* Entries supplied:
BEGIN

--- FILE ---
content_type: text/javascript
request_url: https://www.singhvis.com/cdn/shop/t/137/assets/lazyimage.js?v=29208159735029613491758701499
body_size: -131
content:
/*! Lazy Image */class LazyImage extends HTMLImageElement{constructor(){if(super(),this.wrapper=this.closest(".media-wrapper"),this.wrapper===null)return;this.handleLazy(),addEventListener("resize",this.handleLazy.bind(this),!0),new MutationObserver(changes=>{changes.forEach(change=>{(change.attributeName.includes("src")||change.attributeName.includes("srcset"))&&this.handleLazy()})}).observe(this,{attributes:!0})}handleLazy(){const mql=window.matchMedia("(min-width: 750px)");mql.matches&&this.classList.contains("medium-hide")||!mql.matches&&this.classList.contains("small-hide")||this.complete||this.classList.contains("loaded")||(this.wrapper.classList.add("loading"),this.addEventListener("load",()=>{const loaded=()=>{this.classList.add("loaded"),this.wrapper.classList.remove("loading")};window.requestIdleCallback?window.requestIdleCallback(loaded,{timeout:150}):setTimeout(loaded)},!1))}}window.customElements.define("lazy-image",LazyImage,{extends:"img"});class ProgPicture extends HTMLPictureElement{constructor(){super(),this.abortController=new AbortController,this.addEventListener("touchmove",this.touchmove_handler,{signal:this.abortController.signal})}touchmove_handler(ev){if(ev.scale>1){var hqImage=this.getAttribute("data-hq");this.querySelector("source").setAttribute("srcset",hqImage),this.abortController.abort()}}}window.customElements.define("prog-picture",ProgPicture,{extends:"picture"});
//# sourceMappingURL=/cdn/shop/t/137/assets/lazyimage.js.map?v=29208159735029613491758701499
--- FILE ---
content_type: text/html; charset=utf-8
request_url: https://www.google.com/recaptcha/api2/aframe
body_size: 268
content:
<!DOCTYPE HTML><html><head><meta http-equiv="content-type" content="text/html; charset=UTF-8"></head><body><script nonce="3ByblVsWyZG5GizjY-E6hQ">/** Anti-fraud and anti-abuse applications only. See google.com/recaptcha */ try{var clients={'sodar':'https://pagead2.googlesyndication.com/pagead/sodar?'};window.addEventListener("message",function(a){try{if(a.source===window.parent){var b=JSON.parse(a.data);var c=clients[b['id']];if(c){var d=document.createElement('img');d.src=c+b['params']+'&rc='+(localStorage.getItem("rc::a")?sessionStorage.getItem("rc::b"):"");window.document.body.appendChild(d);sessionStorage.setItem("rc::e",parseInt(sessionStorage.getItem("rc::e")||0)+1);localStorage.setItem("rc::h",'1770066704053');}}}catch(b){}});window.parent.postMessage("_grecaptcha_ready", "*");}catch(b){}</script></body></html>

END

* Problem: Write out every entry exactly as it appears.

* Output below:
--- FILE ---
content_type: text/javascript
request_url: https://www.singhvis.com/cdn/shop/t/137/assets/lazyimage.js?v=29208159735029613491758701499
body_size: -131
content:
/*! Lazy Image */class LazyImage extends HTMLImageElement{constructor(){if(super(),this.wrapper=this.closest(".media-wrapper"),this.wrapper===null)return;this.handleLazy(),addEventListener("resize",this.handleLazy.bind(this),!0),new MutationObserver(changes=>{changes.forEach(change=>{(change.attributeName.includes("src")||change.attributeName.includes("srcset"))&&this.handleLazy()})}).observe(this,{attributes:!0})}handleLazy(){const mql=window.matchMedia("(min-width: 750px)");mql.matches&&this.classList.contains("medium-hide")||!mql.matches&&this.classList.contains("small-hide")||this.complete||this.classList.contains("loaded")||(this.wrapper.classList.add("loading"),this.addEventListener("load",()=>{const loaded=()=>{this.classList.add("loaded"),this.wrapper.classList.remove("loading")};window.requestIdleCallback?window.requestIdleCallback(loaded,{timeout:150}):setTimeout(loaded)},!1))}}window.customElements.define("lazy-image",LazyImage,{extends:"img"});class ProgPicture extends HTMLPictureElement{constructor(){super(),this.abortController=new AbortController,this.addEventListener("touchmove",this.touchmove_handler,{signal:this.abortController.signal})}touchmove_handler(ev){if(ev.scale>1){var hqImage=this.getAttribute("data-hq");this.querySelector("source").setAttribute("srcset",hqImage),this.abortController.abort()}}}window.customElements.define("prog-picture",ProgPicture,{extends:"picture"});
//# sourceMappingURL=/cdn/shop/t/137/assets/lazyimage.js.map?v=29208159735029613491758701499
--- FILE ---
content_type: text/html; charset=utf-8
request_url: https://www.google.com/recaptcha/api2/aframe
body_size: 268
content:
<!DOCTYPE HTML><html><head><meta http-equiv="content-type" content="text/html; charset=UTF-8"></head><body><script nonce="3ByblVsWyZG5GizjY-E6hQ">/** Anti-fraud and anti-abuse applications only. See google.com/recaptcha */ try{var clients={'sodar':'https://pagead2.googlesyndication.com/pagead/sodar?'};window.addEventListener("message",function(a){try{if(a.source===window.parent){var b=JSON.parse(a.data);var c=clients[b['id']];if(c){var d=document.createElement('img');d.src=c+b['params']+'&rc='+(localStorage.getItem("rc::a")?sessionStorage.getItem("rc::b"):"");window.document.body.appendChild(d);sessionStorage.setItem("rc::e",parseInt(sessionStorage.getItem("rc::e")||0)+1);localStorage.setItem("rc::h",'1770066704053');}}}catch(b){}});window.parent.postMessage("_grecaptcha_ready", "*");}catch(b){}</script></body></html>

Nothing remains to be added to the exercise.